My thought is essentially we're dealing with the algorithms. Ratios and analysis that usually work for equities might not be relevant here. Say, you day trade futures, set you daily target, and turn off your platform after 3 p.m. Would you calculate a standard deviation for that? Diversification also does not work quite well with these systems as your results for Aug show. Few things we know for sure are: 1) this service is in business for many years and they have real customers, so it is possible they add some value to trading; 2) some systems do work well as you showed us. The rest is at our own risk, as they say. I'm not very technical and may be too theoretical in this post and if so I apologize. Please keep posting your observations, the topic seems very popular..

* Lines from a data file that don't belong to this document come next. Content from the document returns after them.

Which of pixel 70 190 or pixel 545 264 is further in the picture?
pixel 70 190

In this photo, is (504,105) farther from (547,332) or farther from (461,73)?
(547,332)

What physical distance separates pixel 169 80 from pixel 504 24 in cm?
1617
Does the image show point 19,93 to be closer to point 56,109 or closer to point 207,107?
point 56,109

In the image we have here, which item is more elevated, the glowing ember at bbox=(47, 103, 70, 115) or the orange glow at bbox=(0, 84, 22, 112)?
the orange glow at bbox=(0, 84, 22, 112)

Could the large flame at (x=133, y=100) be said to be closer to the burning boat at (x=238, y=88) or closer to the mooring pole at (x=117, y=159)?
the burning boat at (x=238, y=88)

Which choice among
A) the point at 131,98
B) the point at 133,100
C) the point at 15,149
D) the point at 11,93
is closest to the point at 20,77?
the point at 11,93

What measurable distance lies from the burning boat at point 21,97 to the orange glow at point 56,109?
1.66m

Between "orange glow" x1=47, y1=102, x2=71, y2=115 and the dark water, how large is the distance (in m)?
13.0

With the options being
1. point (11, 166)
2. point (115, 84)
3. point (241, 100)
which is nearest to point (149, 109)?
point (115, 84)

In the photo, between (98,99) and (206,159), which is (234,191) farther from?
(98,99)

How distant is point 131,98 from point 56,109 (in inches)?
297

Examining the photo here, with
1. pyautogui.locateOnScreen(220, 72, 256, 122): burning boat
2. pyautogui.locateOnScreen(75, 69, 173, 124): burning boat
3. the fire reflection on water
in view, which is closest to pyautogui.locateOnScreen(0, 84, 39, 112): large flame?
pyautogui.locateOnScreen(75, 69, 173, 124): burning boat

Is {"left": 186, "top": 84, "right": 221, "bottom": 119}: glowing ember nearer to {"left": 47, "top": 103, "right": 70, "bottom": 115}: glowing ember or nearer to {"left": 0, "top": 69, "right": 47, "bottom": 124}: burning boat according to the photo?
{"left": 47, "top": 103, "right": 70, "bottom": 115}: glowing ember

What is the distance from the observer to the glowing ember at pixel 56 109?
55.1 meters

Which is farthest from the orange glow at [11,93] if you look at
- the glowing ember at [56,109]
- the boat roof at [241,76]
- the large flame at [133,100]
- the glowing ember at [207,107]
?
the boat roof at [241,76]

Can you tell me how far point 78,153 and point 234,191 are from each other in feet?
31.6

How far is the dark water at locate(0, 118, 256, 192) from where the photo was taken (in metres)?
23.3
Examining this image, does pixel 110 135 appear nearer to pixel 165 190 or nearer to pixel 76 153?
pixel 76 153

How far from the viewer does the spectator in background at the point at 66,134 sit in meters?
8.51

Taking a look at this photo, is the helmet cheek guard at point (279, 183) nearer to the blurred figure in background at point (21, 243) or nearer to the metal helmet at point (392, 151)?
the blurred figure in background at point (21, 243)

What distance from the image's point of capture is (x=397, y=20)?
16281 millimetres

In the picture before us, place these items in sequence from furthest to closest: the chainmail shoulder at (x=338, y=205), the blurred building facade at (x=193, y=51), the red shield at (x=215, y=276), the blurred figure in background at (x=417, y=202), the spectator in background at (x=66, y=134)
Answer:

The following user says Thank You to tradeday for this post:

I'm curious to learn more about portfolio analysis. I haven't used that to any extent. However, I will provide a few questions/suggestions:

1. It looks like the portfolio analysis is not working on these systems. Do you agree ?

2. You might try capturing the entries/exits of your systems and increasing the holding time by either adding time to the exit. This will force the system to be in the market more. You might run your correlation analysis on these modified systems. I'm thinking there might be more chance for overlap and thus yield higher correlation levels. Try doubling the holding time.

3. You might force a higher level of anti-correlation in picking systems that only trade uncorrelated markets.

4. The problem with max dd is the DD almost always increases with a longer track record: solution decrease leverage and accept potential for lower return.

Obviously in hindsight, it looks like it might have been a better idea to run either the entire portfolio through an incubation period before going live, or as an alternative, run each system through its own incubation period before taking it live. Regardless of how good the historical analysis results tend to look, murphy's law always seems to rear its ugly head when real money is on the line.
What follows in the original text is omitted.